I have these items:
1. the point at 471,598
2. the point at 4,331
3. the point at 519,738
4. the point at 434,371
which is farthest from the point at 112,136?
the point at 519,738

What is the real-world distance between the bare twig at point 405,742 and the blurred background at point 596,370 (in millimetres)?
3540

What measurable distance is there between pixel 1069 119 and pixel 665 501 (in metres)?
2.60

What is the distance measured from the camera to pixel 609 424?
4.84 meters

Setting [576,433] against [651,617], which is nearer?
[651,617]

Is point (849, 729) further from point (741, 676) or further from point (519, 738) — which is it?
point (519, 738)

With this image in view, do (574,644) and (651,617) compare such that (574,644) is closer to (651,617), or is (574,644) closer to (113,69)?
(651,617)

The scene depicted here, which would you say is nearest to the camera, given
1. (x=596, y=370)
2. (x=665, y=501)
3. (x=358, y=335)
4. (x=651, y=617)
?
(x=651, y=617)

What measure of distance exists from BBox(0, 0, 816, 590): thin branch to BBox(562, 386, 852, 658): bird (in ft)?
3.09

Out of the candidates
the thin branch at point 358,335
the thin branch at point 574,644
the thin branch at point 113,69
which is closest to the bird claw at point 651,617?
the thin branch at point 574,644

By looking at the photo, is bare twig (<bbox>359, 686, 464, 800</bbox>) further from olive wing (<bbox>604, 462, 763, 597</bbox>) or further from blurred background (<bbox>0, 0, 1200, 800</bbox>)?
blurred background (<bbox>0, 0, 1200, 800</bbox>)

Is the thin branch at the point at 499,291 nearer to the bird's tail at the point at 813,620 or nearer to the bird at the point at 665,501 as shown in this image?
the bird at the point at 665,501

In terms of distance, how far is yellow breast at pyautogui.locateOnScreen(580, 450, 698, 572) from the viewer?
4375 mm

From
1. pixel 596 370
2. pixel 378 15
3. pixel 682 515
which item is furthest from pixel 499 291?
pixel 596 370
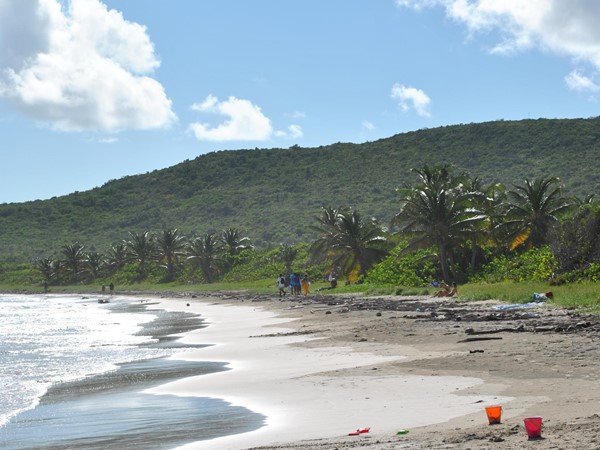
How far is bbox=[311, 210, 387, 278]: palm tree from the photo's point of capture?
174 feet

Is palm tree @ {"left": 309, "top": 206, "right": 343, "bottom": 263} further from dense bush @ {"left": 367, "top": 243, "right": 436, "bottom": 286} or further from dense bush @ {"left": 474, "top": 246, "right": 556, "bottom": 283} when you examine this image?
dense bush @ {"left": 474, "top": 246, "right": 556, "bottom": 283}

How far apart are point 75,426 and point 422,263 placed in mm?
39952

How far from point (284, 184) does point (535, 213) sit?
4485 inches

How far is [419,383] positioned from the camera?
10539 millimetres

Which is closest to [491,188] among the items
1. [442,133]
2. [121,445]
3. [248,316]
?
[248,316]

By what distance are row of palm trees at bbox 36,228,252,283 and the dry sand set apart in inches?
2518

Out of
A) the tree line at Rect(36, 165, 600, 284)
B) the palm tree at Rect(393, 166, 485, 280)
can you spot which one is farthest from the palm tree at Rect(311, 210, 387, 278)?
the palm tree at Rect(393, 166, 485, 280)

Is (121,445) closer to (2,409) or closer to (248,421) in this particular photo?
(248,421)

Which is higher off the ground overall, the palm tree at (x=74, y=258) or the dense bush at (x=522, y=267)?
the palm tree at (x=74, y=258)

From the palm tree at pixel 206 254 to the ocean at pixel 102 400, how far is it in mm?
58690

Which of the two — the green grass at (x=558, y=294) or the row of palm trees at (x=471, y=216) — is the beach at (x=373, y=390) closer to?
the green grass at (x=558, y=294)

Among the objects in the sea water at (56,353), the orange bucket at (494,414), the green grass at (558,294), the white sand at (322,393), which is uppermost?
the green grass at (558,294)

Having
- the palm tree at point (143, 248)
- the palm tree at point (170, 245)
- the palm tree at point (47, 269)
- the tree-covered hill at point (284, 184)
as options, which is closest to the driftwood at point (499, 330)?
the palm tree at point (170, 245)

——————————

*Request*
Could you list the lines from the one containing "Which is higher" through the end of the records as a numbered list, leaving out any blank lines?

*Output for this task*
1. Which is higher off the ground overall, the palm tree at (x=74, y=258) or the dense bush at (x=522, y=267)?
2. the palm tree at (x=74, y=258)
3. From the palm tree at pixel 206 254 to the ocean at pixel 102 400, how far is it in mm?
4. 58690
5. Which of the two — the green grass at (x=558, y=294) or the row of palm trees at (x=471, y=216) — is the beach at (x=373, y=390) closer to?
6. the green grass at (x=558, y=294)
7. Among the objects in the sea water at (56,353), the orange bucket at (494,414), the green grass at (558,294), the white sand at (322,393), which is uppermost?
8. the green grass at (558,294)
9. Having
10. - the palm tree at point (143, 248)
11. - the palm tree at point (170, 245)
12. - the palm tree at point (47, 269)
13. - the tree-covered hill at point (284, 184)
14. as options, which is closest to the driftwood at point (499, 330)?
15. the palm tree at point (170, 245)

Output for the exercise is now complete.